Why the Year 2026 Will Be an Unprecedented Year for India's Solar Observation Mission
For India's first solar observatory, 2026 is expected to be like no other.
This marks the initial occasion the observatory – which was placed into space recently – can watch the Sun during the peak of its solar cycle.
As per scientific data, this occurs roughly every 11 years when the Sun's magnetic poles flip – a similar Earth scenario could be the North and South poles swapping positions.
It's a time marked by intense activity. It involves our star changing from peaceful to violent and is marked by a significant rise in the frequency of solar storms and massive solar flares – enormous clouds of plasma that blow out of the Sun's outermost layer.

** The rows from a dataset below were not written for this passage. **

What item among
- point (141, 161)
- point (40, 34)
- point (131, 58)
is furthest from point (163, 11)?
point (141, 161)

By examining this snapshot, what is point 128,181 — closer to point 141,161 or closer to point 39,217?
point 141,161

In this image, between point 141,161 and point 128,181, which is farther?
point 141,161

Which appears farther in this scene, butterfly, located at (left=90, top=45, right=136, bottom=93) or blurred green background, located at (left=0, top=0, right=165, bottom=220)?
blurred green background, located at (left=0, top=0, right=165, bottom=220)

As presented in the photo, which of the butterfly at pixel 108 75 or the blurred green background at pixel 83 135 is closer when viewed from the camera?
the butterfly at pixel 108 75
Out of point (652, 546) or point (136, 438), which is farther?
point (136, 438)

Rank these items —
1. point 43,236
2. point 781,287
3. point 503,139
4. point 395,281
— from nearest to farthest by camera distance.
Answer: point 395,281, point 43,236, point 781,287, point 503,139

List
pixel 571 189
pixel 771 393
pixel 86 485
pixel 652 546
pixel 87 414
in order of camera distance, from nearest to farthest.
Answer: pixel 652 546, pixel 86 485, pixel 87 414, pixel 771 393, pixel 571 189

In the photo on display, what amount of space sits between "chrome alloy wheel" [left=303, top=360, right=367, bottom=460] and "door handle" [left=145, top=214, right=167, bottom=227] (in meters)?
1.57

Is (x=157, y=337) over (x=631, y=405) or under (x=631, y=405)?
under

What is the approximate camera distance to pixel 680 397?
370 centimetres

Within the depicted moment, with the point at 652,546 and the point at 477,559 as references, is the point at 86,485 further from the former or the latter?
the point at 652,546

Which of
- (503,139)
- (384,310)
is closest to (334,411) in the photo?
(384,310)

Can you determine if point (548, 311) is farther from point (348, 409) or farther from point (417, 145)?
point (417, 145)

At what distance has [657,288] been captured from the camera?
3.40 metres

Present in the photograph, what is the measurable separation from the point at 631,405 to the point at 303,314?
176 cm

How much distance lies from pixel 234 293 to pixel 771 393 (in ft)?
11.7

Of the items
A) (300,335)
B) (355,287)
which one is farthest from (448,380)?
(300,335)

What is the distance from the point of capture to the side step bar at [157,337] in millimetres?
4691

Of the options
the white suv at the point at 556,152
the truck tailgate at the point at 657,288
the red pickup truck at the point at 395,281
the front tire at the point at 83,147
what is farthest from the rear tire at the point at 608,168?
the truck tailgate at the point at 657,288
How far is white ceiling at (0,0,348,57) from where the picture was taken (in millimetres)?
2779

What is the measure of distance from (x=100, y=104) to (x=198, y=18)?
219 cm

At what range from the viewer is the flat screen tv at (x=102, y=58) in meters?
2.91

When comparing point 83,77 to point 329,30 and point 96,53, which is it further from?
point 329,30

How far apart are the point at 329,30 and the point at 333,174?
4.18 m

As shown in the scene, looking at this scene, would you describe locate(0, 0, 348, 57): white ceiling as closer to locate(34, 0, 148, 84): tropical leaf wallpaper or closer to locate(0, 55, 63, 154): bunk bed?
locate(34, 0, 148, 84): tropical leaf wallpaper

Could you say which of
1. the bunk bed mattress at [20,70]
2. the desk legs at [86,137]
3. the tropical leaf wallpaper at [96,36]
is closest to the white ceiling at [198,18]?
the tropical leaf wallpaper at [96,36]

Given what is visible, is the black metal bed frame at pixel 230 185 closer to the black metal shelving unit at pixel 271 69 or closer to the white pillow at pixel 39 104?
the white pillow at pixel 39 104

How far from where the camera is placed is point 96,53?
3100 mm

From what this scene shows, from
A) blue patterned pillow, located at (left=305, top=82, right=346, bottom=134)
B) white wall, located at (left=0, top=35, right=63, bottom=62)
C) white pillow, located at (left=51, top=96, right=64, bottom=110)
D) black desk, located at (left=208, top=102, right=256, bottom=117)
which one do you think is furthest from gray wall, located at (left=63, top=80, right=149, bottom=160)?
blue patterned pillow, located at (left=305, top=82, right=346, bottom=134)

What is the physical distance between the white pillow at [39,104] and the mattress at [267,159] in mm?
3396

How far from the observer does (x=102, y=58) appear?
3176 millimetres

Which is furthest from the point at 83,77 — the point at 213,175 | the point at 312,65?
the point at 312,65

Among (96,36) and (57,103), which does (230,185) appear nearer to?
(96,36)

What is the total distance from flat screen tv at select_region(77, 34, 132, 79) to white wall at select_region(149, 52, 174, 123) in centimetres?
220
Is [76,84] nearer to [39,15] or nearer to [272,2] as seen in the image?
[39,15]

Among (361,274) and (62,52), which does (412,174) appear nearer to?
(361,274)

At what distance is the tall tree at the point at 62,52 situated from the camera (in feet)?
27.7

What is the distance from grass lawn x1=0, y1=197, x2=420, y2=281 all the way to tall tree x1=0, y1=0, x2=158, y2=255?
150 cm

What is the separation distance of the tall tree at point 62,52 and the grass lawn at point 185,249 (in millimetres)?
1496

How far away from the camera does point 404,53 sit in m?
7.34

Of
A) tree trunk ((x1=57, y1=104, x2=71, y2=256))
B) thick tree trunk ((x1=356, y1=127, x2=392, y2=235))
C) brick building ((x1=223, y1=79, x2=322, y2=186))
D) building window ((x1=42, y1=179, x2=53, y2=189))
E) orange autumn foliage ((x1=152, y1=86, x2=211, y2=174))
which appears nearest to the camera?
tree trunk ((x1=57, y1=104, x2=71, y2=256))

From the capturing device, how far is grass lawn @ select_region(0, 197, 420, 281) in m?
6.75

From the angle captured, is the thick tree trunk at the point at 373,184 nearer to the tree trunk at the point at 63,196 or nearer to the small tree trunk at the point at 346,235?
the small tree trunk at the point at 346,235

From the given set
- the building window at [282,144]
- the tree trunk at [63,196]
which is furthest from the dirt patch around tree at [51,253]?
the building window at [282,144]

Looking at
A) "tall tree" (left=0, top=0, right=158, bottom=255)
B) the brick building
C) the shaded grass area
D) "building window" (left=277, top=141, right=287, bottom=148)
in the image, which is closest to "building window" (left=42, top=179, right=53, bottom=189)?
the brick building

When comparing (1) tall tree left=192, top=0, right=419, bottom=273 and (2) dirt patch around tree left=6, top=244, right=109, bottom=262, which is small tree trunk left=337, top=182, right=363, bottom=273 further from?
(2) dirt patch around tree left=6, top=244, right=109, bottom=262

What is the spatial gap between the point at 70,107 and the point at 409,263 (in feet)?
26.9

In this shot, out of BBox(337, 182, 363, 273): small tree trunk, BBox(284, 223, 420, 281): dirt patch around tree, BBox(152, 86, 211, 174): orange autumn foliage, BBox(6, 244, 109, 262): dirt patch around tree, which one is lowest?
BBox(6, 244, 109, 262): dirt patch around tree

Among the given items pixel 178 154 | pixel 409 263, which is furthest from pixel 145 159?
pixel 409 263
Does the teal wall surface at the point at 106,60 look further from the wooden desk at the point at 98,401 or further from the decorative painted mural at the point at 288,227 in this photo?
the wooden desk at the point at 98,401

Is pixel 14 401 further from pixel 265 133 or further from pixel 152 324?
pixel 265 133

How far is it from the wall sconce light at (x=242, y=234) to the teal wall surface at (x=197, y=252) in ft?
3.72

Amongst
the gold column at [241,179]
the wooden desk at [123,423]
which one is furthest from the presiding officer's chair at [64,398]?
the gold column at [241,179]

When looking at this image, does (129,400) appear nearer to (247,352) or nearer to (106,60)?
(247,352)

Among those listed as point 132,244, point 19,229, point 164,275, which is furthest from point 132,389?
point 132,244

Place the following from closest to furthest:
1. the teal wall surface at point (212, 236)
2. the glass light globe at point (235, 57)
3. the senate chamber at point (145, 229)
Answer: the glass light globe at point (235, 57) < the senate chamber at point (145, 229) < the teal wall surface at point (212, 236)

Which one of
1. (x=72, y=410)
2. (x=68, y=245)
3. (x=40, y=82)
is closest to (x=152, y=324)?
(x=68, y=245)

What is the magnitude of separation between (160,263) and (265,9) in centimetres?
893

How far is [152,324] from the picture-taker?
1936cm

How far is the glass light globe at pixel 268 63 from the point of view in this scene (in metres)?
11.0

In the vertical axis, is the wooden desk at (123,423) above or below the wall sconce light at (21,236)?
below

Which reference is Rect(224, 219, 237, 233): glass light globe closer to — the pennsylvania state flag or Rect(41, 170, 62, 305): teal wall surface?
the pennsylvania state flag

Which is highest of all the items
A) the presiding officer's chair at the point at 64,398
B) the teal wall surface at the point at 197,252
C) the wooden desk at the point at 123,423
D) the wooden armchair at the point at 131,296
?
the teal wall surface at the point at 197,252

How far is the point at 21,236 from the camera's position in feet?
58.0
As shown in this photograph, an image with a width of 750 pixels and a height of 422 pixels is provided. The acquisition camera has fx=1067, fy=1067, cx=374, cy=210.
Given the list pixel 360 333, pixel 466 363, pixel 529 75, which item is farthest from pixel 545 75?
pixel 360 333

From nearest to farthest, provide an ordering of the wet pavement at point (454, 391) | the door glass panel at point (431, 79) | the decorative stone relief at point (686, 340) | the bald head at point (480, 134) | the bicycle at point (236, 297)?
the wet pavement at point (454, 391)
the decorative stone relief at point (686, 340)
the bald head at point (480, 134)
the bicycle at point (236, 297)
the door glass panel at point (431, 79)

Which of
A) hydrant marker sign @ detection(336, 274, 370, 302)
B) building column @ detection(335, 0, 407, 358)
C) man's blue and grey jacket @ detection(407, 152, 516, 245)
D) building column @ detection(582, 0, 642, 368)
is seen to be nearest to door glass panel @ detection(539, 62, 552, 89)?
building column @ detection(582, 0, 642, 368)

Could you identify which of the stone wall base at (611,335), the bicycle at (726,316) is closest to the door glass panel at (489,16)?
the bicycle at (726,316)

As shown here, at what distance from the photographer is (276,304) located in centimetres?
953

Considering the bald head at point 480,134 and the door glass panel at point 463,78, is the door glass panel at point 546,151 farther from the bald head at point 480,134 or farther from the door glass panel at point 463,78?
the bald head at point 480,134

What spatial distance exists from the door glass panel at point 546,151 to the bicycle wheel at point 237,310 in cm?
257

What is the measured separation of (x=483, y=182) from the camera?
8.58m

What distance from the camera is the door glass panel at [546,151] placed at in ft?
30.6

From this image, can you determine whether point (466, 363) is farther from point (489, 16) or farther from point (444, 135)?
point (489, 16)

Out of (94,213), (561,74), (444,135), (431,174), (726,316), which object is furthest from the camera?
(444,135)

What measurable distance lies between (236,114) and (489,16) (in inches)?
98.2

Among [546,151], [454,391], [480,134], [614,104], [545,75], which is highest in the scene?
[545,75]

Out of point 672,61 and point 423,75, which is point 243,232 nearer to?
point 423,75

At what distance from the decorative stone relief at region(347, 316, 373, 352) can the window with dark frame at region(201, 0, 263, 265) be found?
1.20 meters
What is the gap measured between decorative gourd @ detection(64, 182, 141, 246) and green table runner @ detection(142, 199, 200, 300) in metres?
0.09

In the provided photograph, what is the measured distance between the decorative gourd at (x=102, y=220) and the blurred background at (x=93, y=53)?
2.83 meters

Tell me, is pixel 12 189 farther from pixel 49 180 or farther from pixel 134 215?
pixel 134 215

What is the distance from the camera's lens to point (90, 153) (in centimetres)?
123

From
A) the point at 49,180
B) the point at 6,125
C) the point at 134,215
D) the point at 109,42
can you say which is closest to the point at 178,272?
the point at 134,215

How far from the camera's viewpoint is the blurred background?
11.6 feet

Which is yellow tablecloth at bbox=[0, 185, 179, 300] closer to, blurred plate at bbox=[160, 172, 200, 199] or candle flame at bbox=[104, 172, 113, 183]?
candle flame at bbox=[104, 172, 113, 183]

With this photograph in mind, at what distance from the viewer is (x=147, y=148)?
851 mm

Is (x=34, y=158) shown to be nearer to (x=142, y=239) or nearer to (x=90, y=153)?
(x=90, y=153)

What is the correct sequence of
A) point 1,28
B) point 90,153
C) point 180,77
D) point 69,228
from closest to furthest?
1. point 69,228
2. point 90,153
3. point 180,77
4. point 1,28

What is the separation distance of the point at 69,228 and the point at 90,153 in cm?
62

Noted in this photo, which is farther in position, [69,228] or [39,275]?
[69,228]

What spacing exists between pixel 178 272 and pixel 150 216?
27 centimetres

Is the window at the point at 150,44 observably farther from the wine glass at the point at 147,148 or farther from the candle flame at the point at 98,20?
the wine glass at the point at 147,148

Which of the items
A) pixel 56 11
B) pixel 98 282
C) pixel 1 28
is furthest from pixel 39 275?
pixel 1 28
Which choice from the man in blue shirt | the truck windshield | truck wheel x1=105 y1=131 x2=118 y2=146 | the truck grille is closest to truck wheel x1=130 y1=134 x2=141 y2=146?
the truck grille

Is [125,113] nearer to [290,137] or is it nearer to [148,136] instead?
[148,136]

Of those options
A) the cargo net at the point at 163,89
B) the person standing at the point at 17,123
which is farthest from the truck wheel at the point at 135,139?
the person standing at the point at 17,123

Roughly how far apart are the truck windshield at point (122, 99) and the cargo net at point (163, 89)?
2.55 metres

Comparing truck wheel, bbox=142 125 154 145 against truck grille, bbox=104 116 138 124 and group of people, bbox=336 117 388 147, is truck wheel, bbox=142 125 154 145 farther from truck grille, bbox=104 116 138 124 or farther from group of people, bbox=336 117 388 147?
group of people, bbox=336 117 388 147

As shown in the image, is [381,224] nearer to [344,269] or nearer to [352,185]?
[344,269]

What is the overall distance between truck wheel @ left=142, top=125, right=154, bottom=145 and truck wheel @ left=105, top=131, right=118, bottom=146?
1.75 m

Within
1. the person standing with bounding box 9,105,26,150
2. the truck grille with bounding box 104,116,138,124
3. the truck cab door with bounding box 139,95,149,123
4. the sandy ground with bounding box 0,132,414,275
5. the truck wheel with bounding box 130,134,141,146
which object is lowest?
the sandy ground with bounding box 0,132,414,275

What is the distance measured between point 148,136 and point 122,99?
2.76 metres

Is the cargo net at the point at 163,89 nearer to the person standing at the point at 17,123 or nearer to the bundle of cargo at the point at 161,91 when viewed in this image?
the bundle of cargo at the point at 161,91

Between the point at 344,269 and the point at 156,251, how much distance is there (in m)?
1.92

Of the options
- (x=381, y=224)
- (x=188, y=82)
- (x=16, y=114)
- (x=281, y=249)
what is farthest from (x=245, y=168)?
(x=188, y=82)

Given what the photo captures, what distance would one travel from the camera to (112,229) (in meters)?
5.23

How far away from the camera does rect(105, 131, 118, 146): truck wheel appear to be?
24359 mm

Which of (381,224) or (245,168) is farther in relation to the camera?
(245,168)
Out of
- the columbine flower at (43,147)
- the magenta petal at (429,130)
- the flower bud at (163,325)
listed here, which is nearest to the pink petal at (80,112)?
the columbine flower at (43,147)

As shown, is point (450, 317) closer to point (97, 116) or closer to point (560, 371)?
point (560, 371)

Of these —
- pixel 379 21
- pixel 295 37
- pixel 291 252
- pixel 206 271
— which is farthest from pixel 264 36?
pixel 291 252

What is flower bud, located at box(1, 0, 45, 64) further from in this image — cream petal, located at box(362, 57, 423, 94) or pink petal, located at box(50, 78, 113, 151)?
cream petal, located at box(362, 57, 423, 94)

Made up of ionized particles, a coronal mass ejection may have a mass up to a trillion kilograms and reach a speed exceeding 2,000 miles each second. It can head out toward various directions, including towards the Earth. At maximum velocity, the journey takes a CME about half a day to traverse the 150 million km between Earth and the Sun.
"During typical or low-activity times, the Sun emits two to three CMEs a day," explains an astrophysics expert. "In 2026, it's anticipated them to be over ten daily."
Researching CMEs ranks among the most important scientific objectives of India's first solar observatory. One, as these eruptions offer a chance to learn about the Sun in the center of our solar system, and two, because activities occurring on the Sun endanger infrastructure on Earth and in orbit.
Impacts on Our Planet and Space Infrastructure
Coronal mass ejections seldom present immediate danger to people, but they do affect life on Earth through generating geomagnetic storms that impact the weather in near space, where about thousands of spacecraft, including Indian satellites, orbit.
"The most spectacular manifestations of a CME include northern lights, being a clear example that solar particles from Sun are travelling toward our planet," the scientist clarifies.
"But they can also make all the electronics aboard spacecraft malfunction, knock down electrical networks and disrupt weather and communication satellites."
Historical Solar Incidents
- The strongest solar storm ever recorded was the Carrington Event which knocked out communication systems worldwide
- During 1989, a part of Canadian electrical network failed, leaving millions in darkness for nine hours
- In November 2015, solar activity disturbed flight operations, leading to disruption in Sweden and some other European airports
- Recently in 2022, an ejection had led to dozens of spacecraft being lost
With capability to observe events in the solar atmosphere and detect solar activity or a coronal mass ejection as it happens, record its temperature at origin and watch its trajectory, it can work as advanced warning to shut down electrical systems and spacecraft redirecting them to safety.
Aditya-L1's Special Capability
There are other space observatories watching the Sun, India's spacecraft has an advantage compared to rivals when it comes to watching the corona.
"Aditya-L1's coronagraph is the exact size enabling it to nearly mimic the Moon, completely blocking the solar disk and allowing it an uninterrupted view of almost all solar atmosphere 24 hours a day, 365 days a year, even during eclipses and occultations," notes the expert.
In other words, this instrument functions as an artificial Moon, blocking the Sun's bright surface to let scientists continuously observe the dim solar atmosphere – something the real Moon does only during eclipses.
Additionally, this is the only mission that can study eruptions using optical wavelengths, enabling it to measure eruption heat and heat energy – key clues that show the intensity of an eruption if it headed toward Earth.
Readiness for Maximum Activity
To prepare for next year's peak solar activity period, researchers collaborated to study information obtained from one of the largest CMEs that Aditya-L1 has recorded until now.
This event began on 13 September 2024 during early hours. Its mass totaled billions of tons – for comparison that sank Titanic weighed much less.
At origin, the heat was 1.8 million degrees Celsius and the energy content comparable to 2.2 million megatons of explosives – relative to nuclear weapons used in Japan were much smaller in scale respectively.
Even though the numbers make it sound incredibly large, the expert describes it as a "medium-sized" one.
The space rock that eliminated prehistoric life on our planet was 100 million megatons and during solar peak occurs, we could see eruptions with energy content equal to even more than that.
"I consider this eruption we evaluated to have occurred when the Sun was in the normal activity phase. This establishes the standard for future comparison to evaluate what to expect when the maximum activity cycle occurs," he says.
"The insights from this will assist in work out the countermeasures to be adopted safeguarding spacecraft in near space. They will also help achieving a better understanding of our space environment," he adds.